でも三蔵に余計な心配をかけたくなくて反射的に両手を後ろに隠した。
「いや、別に、何も!!」
「馬鹿か、さっさと冷やせ。」
そう言うと三蔵は流しに置いてあったヤカンを横に寄せ、真っ赤になったあたしの手を掴んで水道の蛇口を捻った。
「いったー!!」
「ちっ、手間かけさせるんじゃねぇ・・・」
三蔵が背後からあたしの両手を掴んで、あたしの手を冷やしてくれてる。
こんなに近くに三蔵を感じるのは初めてで、自然と鼓動が早くなってくるのがわかる。
悟浄とは違うタバコの匂い。
八戒とは違う・・・細い指。
口は悪くても・・・優しい声。
ふと三蔵の手元を見ると法衣が水で濡れている事に気づいた。
「三蔵!法衣が濡れちゃうよ!」
「気にするな。こんなもん着替えれば済む。」
「でも、大事な物でしょう?」
「今はお前の方が大切だ・・・大人しくしてろ。」
・・・ずるいよ、三蔵。
そんな事言われたら、動けないじゃん。
それから三蔵がどこからか救急箱を持ってきてくれて薬を塗って包帯を巻いてくれた。
嫌って程大げさに巻かれた包帯はちょっと不恰好で、でも三蔵が巻いてくれた事が嬉しくって思わず巻いてもらいながらにやけてしまった。
やがて救急箱を置きに行った三蔵が戻ってくると、その手にあったのは・・・二つのマグカップ。
「砂糖はいるか?」
「三蔵がいれてくれたの!?」
思わず怪我をした両手を机についてしまって三蔵に怒鳴られる。
「怪我した手を悪化させるんじゃねぇ!いるのか、いらねぇのか!!」
「いらないですっ!ミルクだけで!!」
「持てるか?」
「持て・・・ます。」
嬉しい。
今まで色々なコーヒーを飲んだけど、三蔵が初めて入れてくれたコーヒーの味は絶対に忘れない。
そう思うと怪我したことも悪くない・・・って思った。
口にするとまた三蔵に怒られるから、絶対に言わないけど・・・。
戻ってきた悟浄達があたしの怪我に驚いて、三蔵が入れてくれたコーヒーを飲んでいる事に更に驚いて・・・いつもの騒ぎになった所で三蔵のいつもの声が部屋に響いた。
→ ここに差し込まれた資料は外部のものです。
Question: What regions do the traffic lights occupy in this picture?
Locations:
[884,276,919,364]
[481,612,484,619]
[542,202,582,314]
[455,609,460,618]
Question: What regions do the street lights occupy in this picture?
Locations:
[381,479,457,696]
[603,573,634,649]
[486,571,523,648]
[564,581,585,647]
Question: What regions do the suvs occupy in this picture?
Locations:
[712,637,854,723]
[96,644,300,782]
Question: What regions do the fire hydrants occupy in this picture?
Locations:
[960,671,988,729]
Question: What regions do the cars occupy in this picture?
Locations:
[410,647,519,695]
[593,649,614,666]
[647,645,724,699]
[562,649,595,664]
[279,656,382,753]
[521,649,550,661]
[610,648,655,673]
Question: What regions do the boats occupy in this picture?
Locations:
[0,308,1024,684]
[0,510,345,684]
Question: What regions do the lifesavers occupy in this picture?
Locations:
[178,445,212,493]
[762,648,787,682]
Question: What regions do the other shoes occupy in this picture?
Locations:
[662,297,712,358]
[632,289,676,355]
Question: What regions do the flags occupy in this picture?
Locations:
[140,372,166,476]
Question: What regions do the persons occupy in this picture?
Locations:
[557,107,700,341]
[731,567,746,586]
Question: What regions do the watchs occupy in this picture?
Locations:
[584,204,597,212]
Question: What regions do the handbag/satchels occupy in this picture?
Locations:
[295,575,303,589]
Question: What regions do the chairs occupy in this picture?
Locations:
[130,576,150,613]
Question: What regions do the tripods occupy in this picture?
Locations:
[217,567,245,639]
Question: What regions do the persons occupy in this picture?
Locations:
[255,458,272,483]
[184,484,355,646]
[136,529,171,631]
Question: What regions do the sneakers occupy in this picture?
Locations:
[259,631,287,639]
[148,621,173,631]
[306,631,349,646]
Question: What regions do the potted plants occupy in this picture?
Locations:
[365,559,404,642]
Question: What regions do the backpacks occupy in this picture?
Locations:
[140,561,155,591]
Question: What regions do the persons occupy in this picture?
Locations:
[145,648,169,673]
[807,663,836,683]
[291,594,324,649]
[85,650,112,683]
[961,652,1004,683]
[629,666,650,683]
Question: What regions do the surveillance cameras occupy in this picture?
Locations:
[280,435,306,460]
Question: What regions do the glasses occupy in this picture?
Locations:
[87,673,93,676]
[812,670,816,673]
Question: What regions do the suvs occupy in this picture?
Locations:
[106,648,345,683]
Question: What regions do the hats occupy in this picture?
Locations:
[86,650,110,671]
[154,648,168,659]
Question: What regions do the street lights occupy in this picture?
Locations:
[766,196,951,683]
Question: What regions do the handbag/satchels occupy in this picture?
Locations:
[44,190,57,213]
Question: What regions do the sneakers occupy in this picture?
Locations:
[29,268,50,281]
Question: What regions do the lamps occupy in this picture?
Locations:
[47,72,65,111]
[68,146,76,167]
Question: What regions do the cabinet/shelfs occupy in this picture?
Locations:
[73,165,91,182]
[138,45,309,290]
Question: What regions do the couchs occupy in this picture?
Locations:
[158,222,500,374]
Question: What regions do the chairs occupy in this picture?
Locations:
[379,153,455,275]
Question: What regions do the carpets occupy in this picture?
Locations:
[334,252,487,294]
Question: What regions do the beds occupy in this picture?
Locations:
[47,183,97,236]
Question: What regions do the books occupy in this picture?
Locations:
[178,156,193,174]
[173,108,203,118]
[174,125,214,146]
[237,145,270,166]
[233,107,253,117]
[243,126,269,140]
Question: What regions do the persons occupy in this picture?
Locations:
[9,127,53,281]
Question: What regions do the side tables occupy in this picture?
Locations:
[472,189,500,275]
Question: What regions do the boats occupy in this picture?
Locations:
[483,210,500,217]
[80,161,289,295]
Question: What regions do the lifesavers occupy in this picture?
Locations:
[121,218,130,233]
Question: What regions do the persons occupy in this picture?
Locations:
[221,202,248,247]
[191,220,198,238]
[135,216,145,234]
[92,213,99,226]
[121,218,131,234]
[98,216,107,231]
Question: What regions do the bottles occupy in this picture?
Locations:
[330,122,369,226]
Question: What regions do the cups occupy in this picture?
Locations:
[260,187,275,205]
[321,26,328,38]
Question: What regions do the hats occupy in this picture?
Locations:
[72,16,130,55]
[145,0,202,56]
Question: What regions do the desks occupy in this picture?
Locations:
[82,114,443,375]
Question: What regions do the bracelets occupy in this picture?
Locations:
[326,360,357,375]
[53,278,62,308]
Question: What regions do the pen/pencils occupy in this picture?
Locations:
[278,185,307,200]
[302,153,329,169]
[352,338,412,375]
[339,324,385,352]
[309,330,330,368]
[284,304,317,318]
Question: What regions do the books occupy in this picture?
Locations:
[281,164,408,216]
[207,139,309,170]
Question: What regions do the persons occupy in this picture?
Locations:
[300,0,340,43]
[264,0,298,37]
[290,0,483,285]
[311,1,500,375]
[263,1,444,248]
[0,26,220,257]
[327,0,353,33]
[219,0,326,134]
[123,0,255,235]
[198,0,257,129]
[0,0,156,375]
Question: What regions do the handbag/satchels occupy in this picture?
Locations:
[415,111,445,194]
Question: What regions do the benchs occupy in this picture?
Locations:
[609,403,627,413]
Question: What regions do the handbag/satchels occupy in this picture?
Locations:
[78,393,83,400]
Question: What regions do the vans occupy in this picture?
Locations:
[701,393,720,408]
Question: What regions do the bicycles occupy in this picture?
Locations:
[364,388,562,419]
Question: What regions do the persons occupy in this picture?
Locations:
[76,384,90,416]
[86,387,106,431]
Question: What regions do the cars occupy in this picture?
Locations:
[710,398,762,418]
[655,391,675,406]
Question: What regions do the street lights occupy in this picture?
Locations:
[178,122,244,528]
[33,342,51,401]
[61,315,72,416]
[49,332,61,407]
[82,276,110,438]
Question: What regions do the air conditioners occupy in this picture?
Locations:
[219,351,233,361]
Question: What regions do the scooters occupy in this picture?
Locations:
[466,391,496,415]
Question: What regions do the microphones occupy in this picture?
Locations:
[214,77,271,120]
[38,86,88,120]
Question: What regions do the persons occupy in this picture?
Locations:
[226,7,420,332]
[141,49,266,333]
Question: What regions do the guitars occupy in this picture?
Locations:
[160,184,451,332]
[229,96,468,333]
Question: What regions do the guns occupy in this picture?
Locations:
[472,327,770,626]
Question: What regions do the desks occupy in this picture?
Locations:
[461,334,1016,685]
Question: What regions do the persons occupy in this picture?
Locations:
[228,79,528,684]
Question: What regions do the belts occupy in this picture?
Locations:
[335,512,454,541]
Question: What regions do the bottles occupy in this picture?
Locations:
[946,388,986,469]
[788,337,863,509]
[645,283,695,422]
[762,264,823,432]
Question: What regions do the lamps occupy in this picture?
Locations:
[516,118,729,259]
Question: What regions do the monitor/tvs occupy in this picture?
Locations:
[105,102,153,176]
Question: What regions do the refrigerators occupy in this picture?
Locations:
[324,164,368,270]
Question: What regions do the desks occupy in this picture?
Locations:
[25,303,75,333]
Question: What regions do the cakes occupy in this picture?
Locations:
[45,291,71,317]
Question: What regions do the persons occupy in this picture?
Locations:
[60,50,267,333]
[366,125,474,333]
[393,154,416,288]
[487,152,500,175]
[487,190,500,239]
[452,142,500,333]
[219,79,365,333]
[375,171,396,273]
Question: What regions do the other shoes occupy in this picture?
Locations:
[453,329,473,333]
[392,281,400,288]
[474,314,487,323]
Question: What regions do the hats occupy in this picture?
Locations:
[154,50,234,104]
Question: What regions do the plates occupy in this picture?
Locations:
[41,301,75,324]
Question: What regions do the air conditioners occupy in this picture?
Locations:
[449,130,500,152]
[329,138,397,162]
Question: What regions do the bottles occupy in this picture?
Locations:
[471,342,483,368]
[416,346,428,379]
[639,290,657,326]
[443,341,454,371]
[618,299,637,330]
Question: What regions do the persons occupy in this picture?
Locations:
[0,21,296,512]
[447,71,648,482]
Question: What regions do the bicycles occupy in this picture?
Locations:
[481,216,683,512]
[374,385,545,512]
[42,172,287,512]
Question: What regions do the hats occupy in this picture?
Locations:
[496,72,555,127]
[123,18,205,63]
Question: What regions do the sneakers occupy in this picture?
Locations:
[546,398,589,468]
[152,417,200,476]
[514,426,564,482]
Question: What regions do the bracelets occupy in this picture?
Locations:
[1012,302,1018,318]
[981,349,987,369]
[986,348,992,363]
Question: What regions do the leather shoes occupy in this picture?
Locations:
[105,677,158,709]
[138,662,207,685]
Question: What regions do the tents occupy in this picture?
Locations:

「煩いって言ってんだろうが!まとめて成仏させるぞ!!」
銃を向けられて逃げ惑う悟浄と悟空。
それを苦笑しながら眺めている八戒。
おろおろしながらどうする事も出来ないあたし・・・だけど、その顔はどうしても笑顔になっちゃって・・・。
三蔵の入れたコーヒー美味しかったよ。
また飲みたいなって言ったら・・・入れてくれるかな?
勿論、二人っきりで・・・ね?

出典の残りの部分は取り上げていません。